--- TASK MATERIAL Enclosed Below ---

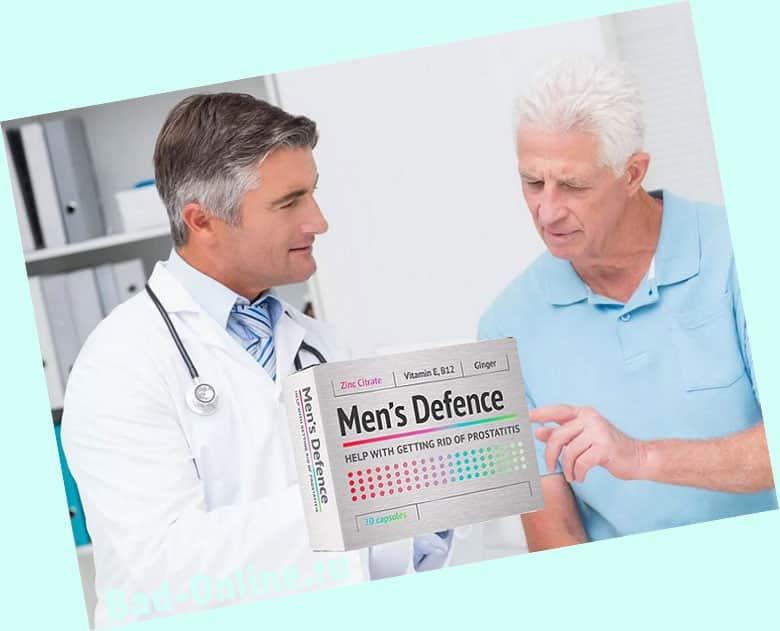 Реальные отзывы покупателей и врачей о Men's Defence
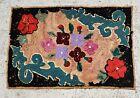 Early Antique American Folk Art Floral Design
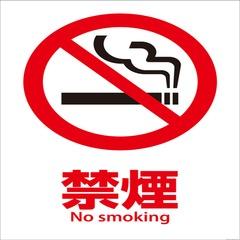 【禁煙確約】タバコ臭が苦手な方おすすめ!朝食付きプラン☆
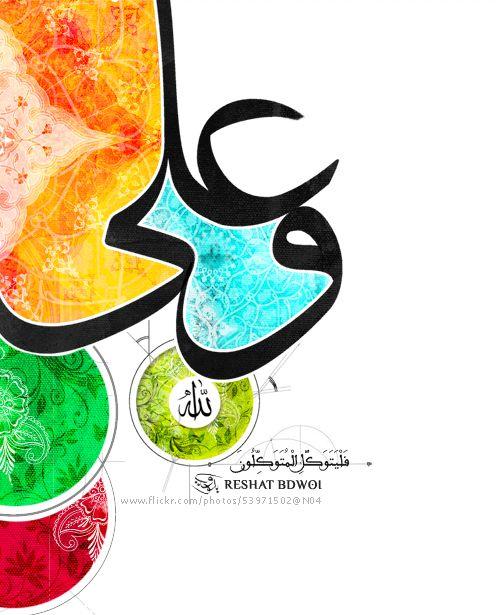 """Fletokll Almtokluon """"وعلى الله فليتوكل المتوكلون"""" by RESHAT-BDWOI"""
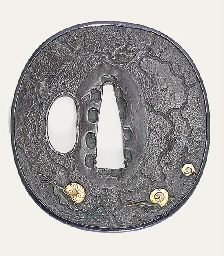An Early Three Plate Tsuba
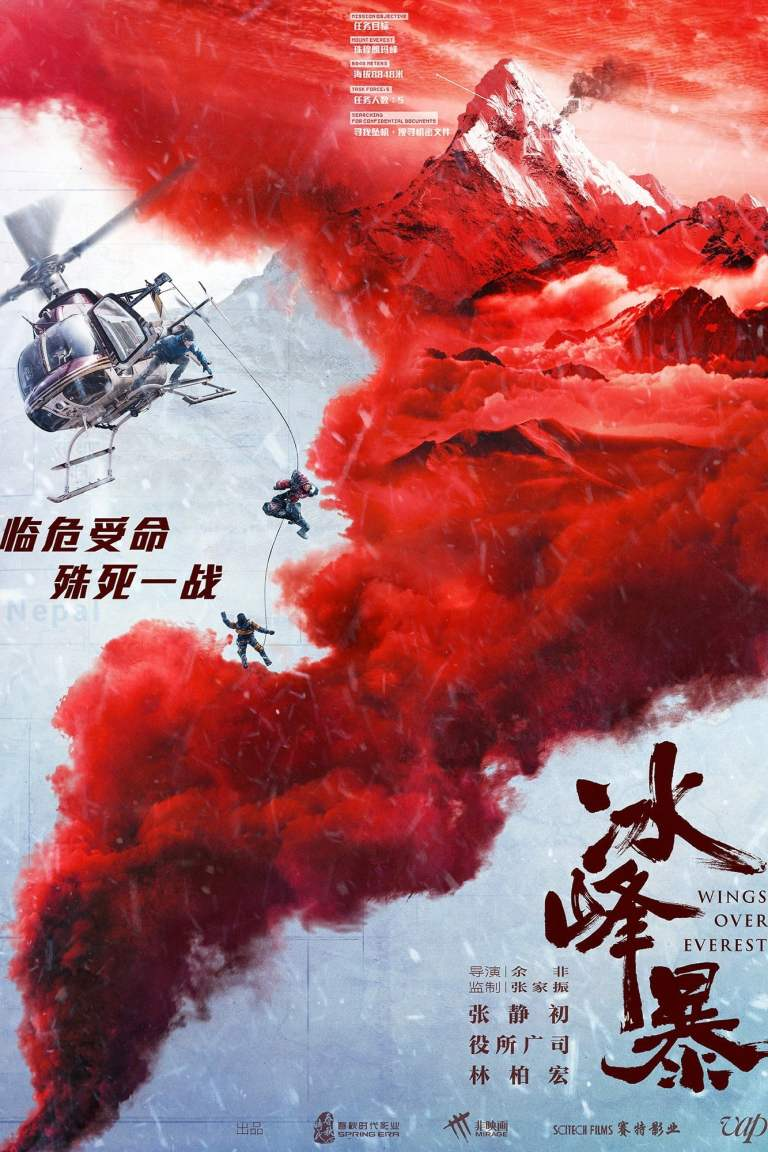"""Poster for the movie """"Wings Over Everest"""""""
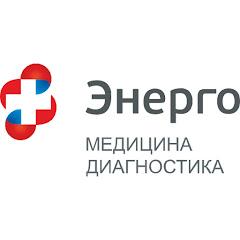 """Медицинский многопрофильный центр """"Энерго"""", Центральное отделение"""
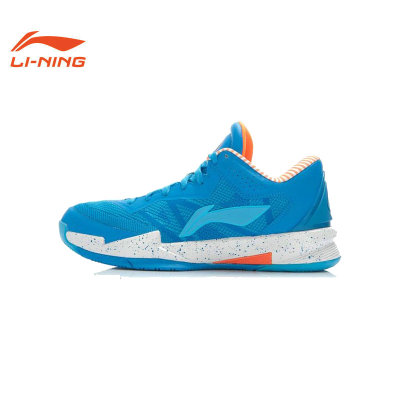 Broken code clearance shipping Liningweide Road man damping basketball shoes ABPJ061 genuine warmth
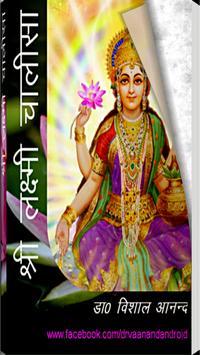 Sri Laxmi Chalisa poster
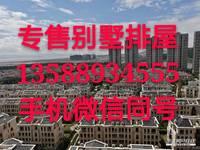 乐清府排屋边套220平米1050万,花园面积200平送车位,就读实验小学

--- End of Enclosed TASK MATERIAL ---

## INSTRUCTIONS TO FOLLOW
All entries above must be repeated exactly; pictures are to be left out.

## TASK SOLUTION
 Реальные отзывы покупателей и врачей о Men's Defence
 Early Antique American Folk Art Floral Design
 【禁煙確約】タバコ臭が苦手な方おすすめ!朝食付きプラン☆
 """Fletokll Almtokluon """"وعلى الله فليتوكل المتوكلون"""" by RESHAT-BDWOI"""
An Early Three Plate Tsuba
"""Poster for the movie """"Wings Over Everest"""""""
 """Медицинский многопрофильный центр """"Энерго"""", Центральное отделение"""
 Broken code clearance shipping Liningweide Road man damping basketball shoes ABPJ061 genuine warmth
 Sri Laxmi Chalisa poster
 乐清府排屋边套220平米1050万,花园面积200平送车位,就读实验小学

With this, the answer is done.